Capitolo scottante dazi. Secondo Andrea Sartori i dazi incidano in modo più importante dei tassi di cambio in questo momento. “L’equilibrio che abbiamo raggiunto dopo 30 anni nell’economia del vino a livello internazionale è stato messo a rischio. Dovremmo lavorare duramente per ristabilire un equilibrio che dopo anni avevamo guadagnato” ha spiegato Sartori. “In che modo poter agire in questo momento senza compromettere la situazione? Io penso sia importante accordarsi con i propri distributori e mantenere le fatture in euro… Se poi avete flessibilità nei listini cercate di supportare i vostri partner e non rischiate”. “Nessuno sa cosa succedere per le tariffe sul vino con la nuova amministrazione” gli ha fatto eco Veseth. “Biden è a favore dei dazi.
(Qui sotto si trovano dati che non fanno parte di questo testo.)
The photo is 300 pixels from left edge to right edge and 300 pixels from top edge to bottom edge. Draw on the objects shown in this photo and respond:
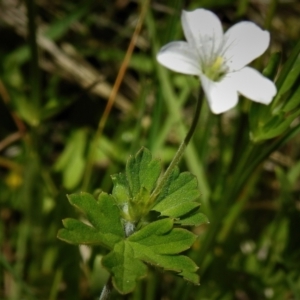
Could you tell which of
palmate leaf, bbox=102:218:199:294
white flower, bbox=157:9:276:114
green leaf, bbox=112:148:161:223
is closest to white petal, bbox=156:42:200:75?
white flower, bbox=157:9:276:114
Di sicuro ci sarà un riduzione, ma non una totale rimozione”. 

Infine, analizzando la situazione a livello globale scopriamo che gli economisti prevedevano già da tempo una possibile svalutazione del dollaro. “Non dovremmo essere così sorpresi di questa svalutazione” ha detto l’economista. Dalle analisi fatte dal The Economist nei mesi passati rispetto al costo dei Big Mac di MacDonald’s scopriamo che il dollaro a giugno 2020 era sopravvalutato del 19% rispetto all’euro.  “Questo ci aveva fatto pensare già da tempo che il dollaro potesse avere una caduta, ma la crisi di oggi ha sicuramente dato la spinta per questa accelerazione”. 

A ciò si aggiunge una già delicata situazione mondiale dove alcune monete erano già svalutate da tempo: si pensi alla valuta brasiliana, o al rublo. Già da tempo per alcuni mercati era quasi impossibile la vendita di vino a causa dei tassi di cambio. 

La caduta del dollaro ha mischiato semplicemente le carte in tavola rispetto alla situazione precedente. Ciò crea una distorsione sui mercati a livello globale. A lungo termine dobbiamo pensare a quanto tempo ci vorrà per tornare in una situazione normale. Fare di tutto per proteggerci nonostante i rischi finanziari” ha concluso Veseth.